■ **Exercise brief**
Exactly the line that contains "family: Giraffidae" and the lines following it to the end of the data are to be reproduced, and nothing more.

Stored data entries
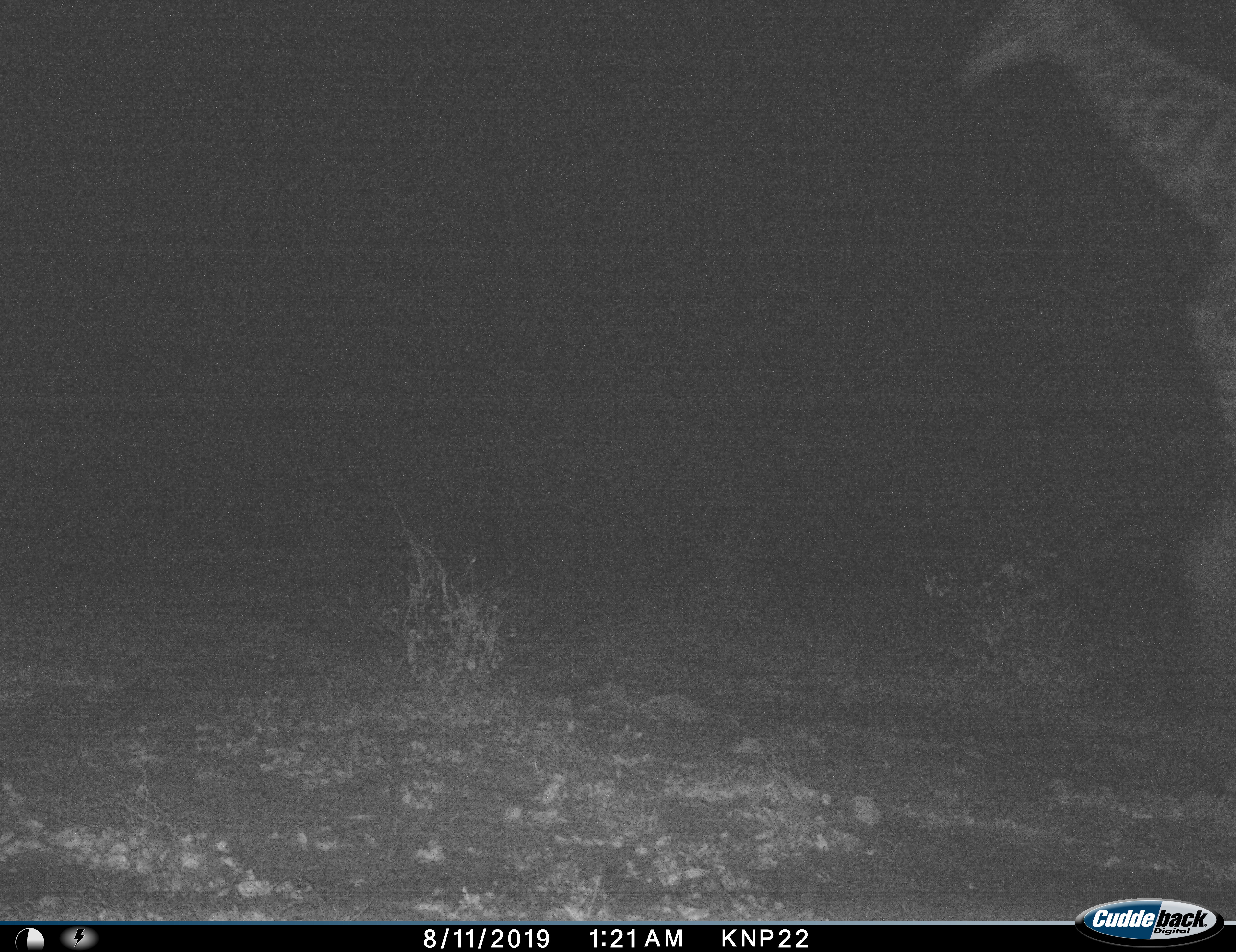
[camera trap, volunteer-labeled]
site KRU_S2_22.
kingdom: Animalia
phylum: Chordata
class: Mammalia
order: Artiodactyla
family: Giraffidae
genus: Giraffa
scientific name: Giraffa camelopardalis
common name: giraffe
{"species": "giraffe (Giraffa camelopardalis)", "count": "1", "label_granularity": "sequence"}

■ **Reply to the exercise**
family: Giraffidae
genus: Giraffa
scientific name: Giraffa camelopardalis
common name: giraffe
{"species": "giraffe (Giraffa camelopardalis)", "count": "1", "label_granularity": "sequence"}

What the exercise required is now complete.